Yale University‘s president reportedly told the Yale Daily News last week that officials are not considering changing the Ivy League school’s name, despite its namesake’s ties to the 17th century slave trade.
Calls to rename the university have circulated on the internet amid ongoing protests and demonstrations following the death of George Floyd in Minneapolis police custody last month.
Over the weekend, Sen. Ted Cruz, R-Texas, responded to Princeton dropping former President Woodrow Wilson’s name from its public policy school and a residential college by tweeting: “Yale—founded by slave trader Elihu Yale—changes its name to “College of New Haven” in 3…2…1….”
Earlier this month, conservative author Ann Coulter wrote an online column titled, “Yale Has to Go!”
“How about a bill withholding all federal funds from Yale University until it changes its name?
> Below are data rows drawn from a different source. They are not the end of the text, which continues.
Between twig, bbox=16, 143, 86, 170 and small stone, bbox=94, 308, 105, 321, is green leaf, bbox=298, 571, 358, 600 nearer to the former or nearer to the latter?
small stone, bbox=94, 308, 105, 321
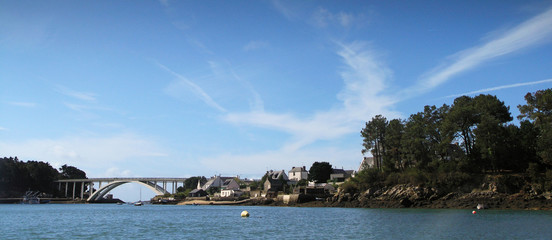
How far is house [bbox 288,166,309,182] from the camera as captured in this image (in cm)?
14475

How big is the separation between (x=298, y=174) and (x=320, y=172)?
86.4 feet

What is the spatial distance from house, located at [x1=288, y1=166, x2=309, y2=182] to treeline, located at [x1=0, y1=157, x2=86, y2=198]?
11003 centimetres

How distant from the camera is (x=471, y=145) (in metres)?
67.4

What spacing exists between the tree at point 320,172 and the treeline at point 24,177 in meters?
125

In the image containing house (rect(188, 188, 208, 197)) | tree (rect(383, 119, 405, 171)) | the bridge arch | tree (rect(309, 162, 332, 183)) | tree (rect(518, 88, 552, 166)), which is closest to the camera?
tree (rect(518, 88, 552, 166))

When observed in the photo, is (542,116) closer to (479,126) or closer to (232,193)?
(479,126)

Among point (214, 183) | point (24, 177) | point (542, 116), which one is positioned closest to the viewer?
point (542, 116)

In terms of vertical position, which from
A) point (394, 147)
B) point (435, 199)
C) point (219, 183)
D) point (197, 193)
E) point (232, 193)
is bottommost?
point (435, 199)

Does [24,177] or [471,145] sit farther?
[24,177]

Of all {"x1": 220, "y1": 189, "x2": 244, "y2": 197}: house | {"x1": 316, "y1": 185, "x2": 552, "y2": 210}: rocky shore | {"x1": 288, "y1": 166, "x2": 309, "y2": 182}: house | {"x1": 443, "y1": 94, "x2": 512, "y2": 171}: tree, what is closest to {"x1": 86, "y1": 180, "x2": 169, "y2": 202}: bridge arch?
{"x1": 220, "y1": 189, "x2": 244, "y2": 197}: house

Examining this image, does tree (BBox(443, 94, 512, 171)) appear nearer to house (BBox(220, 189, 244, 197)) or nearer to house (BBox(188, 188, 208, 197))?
house (BBox(220, 189, 244, 197))

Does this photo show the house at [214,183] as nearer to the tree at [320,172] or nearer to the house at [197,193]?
the house at [197,193]

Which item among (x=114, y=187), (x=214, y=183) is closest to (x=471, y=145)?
(x=214, y=183)

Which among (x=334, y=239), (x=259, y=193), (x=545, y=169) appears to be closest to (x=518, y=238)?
(x=334, y=239)
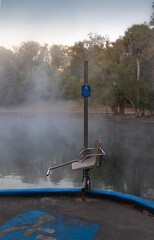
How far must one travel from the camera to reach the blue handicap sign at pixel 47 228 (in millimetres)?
2562

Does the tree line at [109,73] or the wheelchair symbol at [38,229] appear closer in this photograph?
the wheelchair symbol at [38,229]

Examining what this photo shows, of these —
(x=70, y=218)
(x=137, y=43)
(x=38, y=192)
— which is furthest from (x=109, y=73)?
(x=70, y=218)

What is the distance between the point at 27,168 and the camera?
6738mm

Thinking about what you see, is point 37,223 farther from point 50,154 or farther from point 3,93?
point 3,93

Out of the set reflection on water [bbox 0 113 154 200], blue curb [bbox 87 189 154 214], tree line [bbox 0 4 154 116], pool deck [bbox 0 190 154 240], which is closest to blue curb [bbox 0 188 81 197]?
pool deck [bbox 0 190 154 240]

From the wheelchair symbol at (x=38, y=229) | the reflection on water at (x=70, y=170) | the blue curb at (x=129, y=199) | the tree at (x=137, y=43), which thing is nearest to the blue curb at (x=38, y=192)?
the blue curb at (x=129, y=199)

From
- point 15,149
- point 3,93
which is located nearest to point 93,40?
point 3,93

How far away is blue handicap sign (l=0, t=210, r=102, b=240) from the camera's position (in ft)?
8.41

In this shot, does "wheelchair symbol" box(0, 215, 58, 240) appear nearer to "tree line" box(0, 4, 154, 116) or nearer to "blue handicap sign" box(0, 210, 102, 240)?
"blue handicap sign" box(0, 210, 102, 240)

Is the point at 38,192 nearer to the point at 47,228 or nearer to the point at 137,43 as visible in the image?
the point at 47,228

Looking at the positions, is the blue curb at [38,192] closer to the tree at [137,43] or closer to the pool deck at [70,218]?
the pool deck at [70,218]

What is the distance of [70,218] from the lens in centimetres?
293

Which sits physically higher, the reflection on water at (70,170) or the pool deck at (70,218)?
the pool deck at (70,218)

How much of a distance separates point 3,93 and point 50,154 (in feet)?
40.3
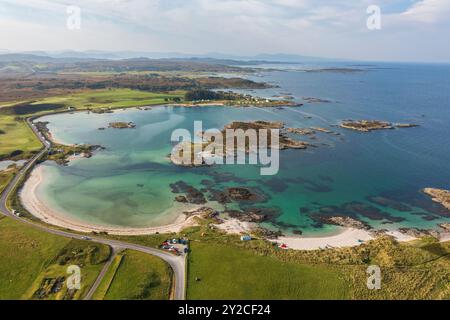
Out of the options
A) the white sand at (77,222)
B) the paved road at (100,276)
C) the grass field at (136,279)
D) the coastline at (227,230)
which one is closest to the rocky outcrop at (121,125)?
the white sand at (77,222)

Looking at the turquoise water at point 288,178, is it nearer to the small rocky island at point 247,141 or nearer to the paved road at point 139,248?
the small rocky island at point 247,141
The school’s namesake, Elihu Yale, was not only a slave owner, but a slave trader,” she said, in comments that were perceived by some as a swipe at liberals who have called for such name changes in the wake of Floyd’s death. “Quite a dilemma for the little snots who attend and teach there! It will be tremendously damaging to their brand.”
In 2017, Yale renamed Calhoun College to Grace Hopper College, in honor of the pioneering computer scientist who earned a Ph.D. from the university.
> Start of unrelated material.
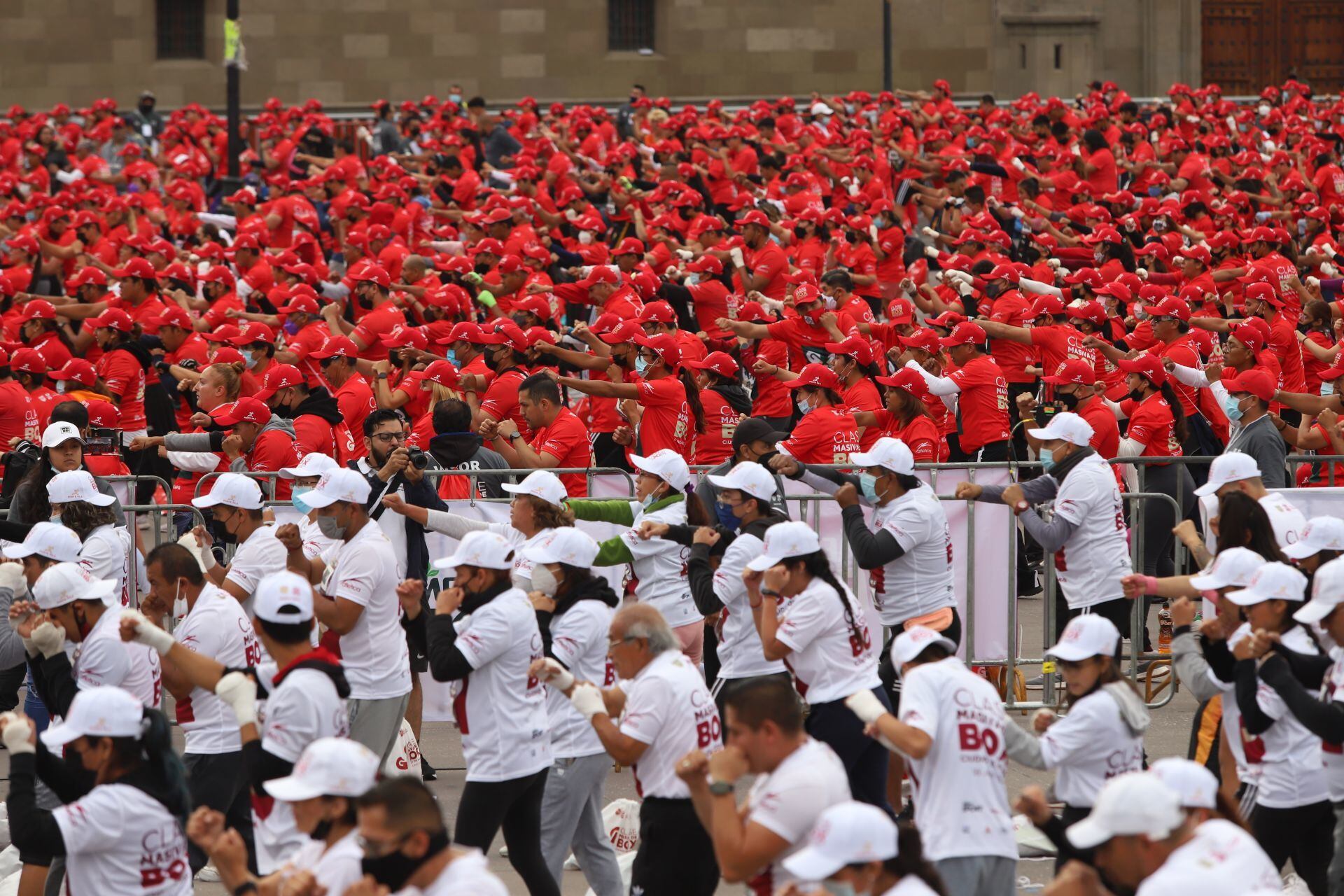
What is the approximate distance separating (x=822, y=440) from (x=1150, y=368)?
2444 mm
“The decision to change a college’s name is not one we take lightly, but John C. Calhoun’s legacy as a white supremacist and a national leader who passionately promoted slavery as a ‘positive good’ fundamentally conflicts with Yale’s mission and values,” Yale President Peter Salovey said at the time.
Jon Witt, a Yale grad who heads Davenport College and led the committee that recommended renaming Calhoun College, told the Yale Daily News that Elihu Yale — an East India Company merchant who died in 1721 — was “relatively unexceptional in his own time” when it came to the slave trade.
Coulter on Tuesday, accused Witt of making an “empty gesture” by renaming Calhoun College, but supporting keeping the university’s name.
The legacy of Elihu Yale, who left his job as the president of the administration of the company’s post at Fort St. George, Madras (now Chennai) in 1692 amid allegations of corruption, remains disputed. Some historians claim that he never owned or traded in slaves.
However, art critic and conservative commentator Robert Kimball, who chairs the William F. Buckley Jr. Program at Yale wrote in a 2016 Wall Street Journal op-ed that Yale was “deeply involved in the slave trade.”
“He always made sure that ships leaving his jurisdiction for Europe carried at least 10 slaves,” wrote Kimball, whose op-ed was headlined “The College Formerly Known as Yale.”